Task brief:
Tally the lines in the data below in which the word "frames" occurs, then give only the total.

Given entries:
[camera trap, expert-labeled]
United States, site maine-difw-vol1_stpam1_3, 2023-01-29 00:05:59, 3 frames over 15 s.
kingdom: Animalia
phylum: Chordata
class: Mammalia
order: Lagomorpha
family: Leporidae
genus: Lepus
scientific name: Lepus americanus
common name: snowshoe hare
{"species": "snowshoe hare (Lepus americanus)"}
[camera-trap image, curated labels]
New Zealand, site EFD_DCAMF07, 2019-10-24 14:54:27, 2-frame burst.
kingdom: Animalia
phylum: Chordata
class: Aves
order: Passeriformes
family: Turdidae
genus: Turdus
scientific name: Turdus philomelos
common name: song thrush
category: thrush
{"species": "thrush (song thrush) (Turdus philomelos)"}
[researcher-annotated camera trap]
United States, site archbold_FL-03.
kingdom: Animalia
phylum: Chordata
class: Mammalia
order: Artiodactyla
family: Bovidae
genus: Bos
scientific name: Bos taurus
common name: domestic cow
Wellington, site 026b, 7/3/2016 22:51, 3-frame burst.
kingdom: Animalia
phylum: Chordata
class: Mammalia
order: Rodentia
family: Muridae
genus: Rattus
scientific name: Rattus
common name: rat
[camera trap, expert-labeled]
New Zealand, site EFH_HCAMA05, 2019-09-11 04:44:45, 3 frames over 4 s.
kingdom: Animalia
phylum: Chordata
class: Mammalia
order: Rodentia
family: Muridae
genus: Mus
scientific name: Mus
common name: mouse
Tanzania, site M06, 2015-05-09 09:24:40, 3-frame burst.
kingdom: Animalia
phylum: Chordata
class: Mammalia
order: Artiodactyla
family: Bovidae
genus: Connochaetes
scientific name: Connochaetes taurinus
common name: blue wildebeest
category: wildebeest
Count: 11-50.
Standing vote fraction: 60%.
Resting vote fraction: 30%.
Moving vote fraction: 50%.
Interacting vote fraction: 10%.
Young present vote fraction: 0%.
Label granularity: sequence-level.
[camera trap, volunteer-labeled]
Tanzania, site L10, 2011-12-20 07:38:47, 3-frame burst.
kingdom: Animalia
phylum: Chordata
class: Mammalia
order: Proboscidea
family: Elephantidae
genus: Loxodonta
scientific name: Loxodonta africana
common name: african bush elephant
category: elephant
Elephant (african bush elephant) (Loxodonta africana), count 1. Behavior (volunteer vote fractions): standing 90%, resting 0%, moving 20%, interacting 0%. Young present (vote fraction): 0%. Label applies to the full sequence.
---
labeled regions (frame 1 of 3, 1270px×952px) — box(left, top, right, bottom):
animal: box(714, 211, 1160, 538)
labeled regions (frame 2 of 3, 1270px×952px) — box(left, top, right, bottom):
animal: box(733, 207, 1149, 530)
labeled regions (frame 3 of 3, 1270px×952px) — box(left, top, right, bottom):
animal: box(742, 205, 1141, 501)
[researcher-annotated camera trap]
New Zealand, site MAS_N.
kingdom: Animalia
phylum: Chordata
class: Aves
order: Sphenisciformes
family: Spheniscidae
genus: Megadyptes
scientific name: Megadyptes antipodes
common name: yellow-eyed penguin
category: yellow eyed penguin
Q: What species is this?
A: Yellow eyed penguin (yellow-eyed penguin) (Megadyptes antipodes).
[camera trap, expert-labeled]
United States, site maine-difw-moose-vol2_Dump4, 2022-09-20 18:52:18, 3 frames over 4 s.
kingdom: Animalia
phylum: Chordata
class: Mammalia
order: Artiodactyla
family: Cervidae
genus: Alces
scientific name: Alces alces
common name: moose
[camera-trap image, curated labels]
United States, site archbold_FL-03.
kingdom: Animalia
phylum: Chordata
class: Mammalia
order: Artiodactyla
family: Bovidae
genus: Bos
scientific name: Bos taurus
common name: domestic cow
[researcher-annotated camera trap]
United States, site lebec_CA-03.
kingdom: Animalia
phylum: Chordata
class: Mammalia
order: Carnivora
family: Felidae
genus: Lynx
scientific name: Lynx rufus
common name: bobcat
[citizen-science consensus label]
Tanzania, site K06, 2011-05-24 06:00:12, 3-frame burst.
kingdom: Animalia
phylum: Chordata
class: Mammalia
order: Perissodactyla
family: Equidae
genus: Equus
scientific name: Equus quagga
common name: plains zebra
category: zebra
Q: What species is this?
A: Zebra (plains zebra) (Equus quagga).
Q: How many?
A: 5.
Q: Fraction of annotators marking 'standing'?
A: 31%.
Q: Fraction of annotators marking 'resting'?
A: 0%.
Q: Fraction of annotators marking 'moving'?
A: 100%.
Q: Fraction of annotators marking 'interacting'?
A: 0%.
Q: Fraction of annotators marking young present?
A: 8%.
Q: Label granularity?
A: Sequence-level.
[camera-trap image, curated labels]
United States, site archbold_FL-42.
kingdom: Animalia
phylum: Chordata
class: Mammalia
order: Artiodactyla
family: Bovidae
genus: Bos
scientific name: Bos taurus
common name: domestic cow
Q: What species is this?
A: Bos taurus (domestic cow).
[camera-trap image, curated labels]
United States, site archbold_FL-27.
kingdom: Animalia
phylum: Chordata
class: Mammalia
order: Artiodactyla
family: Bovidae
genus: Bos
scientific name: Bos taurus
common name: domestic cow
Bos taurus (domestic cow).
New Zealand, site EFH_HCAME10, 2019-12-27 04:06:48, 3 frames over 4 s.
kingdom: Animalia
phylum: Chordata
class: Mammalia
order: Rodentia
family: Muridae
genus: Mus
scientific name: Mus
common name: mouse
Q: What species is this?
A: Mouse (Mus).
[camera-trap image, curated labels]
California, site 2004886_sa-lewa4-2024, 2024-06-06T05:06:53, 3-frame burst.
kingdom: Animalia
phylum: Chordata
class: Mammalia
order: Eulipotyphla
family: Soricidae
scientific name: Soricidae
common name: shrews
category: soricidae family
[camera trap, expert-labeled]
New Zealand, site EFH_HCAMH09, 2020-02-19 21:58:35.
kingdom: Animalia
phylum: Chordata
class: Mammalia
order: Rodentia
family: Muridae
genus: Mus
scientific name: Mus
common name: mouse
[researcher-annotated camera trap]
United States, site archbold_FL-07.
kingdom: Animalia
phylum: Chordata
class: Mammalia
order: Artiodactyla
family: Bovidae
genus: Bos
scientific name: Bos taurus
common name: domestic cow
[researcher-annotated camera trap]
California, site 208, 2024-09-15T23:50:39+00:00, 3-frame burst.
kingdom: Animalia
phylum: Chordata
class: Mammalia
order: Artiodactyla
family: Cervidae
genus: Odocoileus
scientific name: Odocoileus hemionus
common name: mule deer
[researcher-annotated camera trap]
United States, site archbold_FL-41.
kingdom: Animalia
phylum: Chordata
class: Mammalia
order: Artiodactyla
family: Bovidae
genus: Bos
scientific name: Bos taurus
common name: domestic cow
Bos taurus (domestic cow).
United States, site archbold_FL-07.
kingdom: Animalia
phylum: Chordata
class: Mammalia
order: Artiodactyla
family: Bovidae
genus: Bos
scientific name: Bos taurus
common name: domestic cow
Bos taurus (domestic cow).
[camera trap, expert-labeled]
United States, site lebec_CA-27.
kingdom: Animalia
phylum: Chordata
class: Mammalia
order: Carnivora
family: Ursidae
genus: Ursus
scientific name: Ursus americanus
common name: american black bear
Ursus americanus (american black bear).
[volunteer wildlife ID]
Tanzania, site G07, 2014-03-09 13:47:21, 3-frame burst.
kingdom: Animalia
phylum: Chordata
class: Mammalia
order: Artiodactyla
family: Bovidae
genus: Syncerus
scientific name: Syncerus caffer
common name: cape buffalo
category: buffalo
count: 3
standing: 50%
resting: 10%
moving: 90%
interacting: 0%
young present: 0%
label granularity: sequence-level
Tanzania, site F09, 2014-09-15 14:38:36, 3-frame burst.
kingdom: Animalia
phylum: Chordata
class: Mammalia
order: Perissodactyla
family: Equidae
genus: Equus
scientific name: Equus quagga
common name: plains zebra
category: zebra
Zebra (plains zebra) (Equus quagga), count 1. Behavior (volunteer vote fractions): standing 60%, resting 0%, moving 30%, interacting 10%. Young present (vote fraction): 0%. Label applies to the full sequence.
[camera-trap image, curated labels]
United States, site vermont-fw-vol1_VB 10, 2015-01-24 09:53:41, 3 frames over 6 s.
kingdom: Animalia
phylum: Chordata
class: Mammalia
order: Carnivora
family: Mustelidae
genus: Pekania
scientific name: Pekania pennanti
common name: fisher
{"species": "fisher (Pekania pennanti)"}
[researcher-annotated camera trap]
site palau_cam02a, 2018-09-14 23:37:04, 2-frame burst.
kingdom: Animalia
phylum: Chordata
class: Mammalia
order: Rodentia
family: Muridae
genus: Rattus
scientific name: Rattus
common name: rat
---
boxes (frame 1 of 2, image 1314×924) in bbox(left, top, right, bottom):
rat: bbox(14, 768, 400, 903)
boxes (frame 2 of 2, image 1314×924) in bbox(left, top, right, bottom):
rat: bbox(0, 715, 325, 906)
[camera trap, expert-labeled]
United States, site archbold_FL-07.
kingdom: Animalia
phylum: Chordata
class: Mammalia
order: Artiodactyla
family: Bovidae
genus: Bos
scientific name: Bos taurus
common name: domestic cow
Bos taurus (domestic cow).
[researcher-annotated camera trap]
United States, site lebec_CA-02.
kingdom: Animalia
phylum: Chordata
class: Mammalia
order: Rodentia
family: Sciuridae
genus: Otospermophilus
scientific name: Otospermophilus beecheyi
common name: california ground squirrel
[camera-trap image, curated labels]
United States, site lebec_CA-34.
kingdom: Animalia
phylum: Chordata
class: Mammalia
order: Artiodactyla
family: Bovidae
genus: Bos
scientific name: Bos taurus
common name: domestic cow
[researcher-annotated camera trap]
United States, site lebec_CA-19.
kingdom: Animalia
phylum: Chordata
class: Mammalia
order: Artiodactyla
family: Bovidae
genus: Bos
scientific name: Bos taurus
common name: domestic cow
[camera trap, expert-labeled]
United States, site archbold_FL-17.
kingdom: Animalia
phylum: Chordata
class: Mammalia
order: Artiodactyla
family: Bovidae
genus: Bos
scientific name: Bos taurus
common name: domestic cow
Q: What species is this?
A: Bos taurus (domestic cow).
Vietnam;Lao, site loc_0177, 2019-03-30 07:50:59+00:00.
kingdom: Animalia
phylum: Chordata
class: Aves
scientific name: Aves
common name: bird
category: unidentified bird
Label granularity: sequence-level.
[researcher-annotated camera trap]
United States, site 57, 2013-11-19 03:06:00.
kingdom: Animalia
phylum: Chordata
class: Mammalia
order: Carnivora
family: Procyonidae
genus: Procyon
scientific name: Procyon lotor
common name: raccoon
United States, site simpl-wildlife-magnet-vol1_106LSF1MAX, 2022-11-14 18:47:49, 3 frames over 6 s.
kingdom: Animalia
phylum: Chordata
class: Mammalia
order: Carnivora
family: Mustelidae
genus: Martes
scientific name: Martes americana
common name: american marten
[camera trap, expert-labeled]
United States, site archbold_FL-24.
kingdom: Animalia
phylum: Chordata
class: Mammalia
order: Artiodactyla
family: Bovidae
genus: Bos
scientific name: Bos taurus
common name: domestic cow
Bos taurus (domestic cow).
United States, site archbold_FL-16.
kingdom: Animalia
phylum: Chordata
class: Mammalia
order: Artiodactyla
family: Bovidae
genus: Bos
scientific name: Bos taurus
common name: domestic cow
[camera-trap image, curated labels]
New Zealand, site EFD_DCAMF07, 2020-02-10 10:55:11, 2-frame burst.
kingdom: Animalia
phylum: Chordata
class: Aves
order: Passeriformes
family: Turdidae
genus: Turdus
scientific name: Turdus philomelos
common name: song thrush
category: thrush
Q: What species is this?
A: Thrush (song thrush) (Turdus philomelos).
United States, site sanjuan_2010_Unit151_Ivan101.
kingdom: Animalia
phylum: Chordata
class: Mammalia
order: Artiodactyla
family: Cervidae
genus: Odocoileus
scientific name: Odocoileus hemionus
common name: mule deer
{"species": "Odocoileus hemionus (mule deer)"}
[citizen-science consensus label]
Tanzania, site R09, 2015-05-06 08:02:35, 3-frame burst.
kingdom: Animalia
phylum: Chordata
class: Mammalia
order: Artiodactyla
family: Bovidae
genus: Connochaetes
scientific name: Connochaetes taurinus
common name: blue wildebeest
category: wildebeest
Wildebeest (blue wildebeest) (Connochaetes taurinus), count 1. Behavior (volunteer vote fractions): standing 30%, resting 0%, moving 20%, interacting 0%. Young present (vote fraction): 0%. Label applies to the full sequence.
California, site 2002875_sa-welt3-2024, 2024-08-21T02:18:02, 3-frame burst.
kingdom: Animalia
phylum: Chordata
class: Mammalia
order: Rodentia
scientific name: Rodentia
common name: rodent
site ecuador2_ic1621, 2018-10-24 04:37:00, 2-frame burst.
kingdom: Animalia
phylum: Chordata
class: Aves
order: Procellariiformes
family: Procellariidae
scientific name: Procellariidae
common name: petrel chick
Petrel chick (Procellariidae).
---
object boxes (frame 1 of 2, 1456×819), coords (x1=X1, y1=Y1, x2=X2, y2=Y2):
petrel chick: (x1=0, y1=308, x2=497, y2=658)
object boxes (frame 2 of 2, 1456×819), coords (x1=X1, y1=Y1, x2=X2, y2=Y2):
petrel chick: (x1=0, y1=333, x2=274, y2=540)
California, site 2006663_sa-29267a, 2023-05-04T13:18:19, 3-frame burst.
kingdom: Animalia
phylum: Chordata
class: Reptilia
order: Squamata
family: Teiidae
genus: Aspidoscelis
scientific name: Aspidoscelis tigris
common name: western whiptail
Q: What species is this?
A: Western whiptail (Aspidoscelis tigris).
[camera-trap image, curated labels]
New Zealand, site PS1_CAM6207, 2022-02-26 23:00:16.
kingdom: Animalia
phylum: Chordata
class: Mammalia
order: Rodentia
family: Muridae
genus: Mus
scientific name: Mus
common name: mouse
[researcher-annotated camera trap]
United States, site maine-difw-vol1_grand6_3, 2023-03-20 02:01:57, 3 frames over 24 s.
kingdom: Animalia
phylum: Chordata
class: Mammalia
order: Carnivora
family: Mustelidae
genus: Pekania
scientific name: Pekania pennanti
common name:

Solved problem:
7